● RECORD EXCERPTS
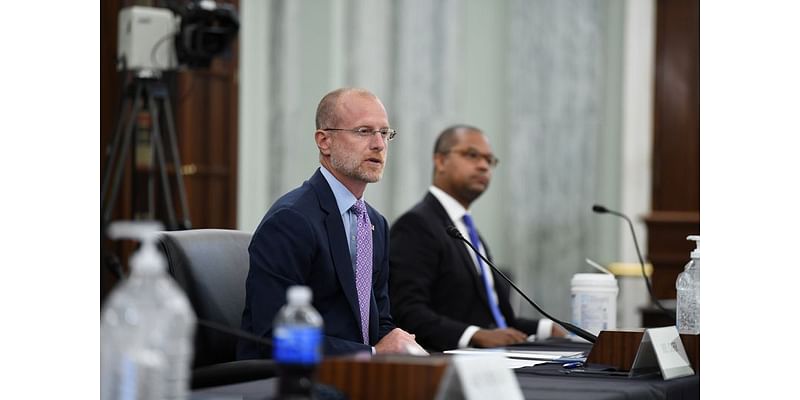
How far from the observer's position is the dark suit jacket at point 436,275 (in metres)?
3.28

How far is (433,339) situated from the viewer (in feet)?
10.2

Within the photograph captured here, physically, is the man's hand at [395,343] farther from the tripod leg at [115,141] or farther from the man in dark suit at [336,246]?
the tripod leg at [115,141]

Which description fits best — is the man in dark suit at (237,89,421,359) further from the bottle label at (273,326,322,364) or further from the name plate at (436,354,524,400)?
the bottle label at (273,326,322,364)

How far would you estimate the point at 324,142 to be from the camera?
2.53 meters

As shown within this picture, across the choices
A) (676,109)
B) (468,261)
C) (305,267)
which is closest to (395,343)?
(305,267)

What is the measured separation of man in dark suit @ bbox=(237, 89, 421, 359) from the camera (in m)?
2.25

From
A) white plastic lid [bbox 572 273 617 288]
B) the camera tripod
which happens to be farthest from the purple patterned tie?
the camera tripod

● TASK DETAILS
Convert the rows above into a JSON list of strings, one string per line, skipping blank lines and omitting the picture.

● CORRECT ANSWER
[
  "How far from the observer's position is the dark suit jacket at point 436,275 (in metres)?",
  "3.28",
  "How far is (433,339) situated from the viewer (in feet)?",
  "10.2",
  "Within the photograph captured here, physically, is the man's hand at [395,343] farther from the tripod leg at [115,141] or farther from the man in dark suit at [336,246]?",
  "the tripod leg at [115,141]",
  "Which description fits best — is the man in dark suit at (237,89,421,359) further from the bottle label at (273,326,322,364) or further from the name plate at (436,354,524,400)?",
  "the bottle label at (273,326,322,364)",
  "How far would you estimate the point at 324,142 to be from the camera?",
  "2.53 meters",
  "As shown within this picture, across the choices",
  "A) (676,109)",
  "B) (468,261)",
  "C) (305,267)",
  "which is closest to (395,343)?",
  "(305,267)",
  "What is the measured separation of man in dark suit @ bbox=(237, 89, 421, 359) from the camera (in m)?",
  "2.25",
  "From",
  "A) white plastic lid [bbox 572 273 617 288]",
  "B) the camera tripod",
  "which happens to be farthest from the purple patterned tie?",
  "the camera tripod"
]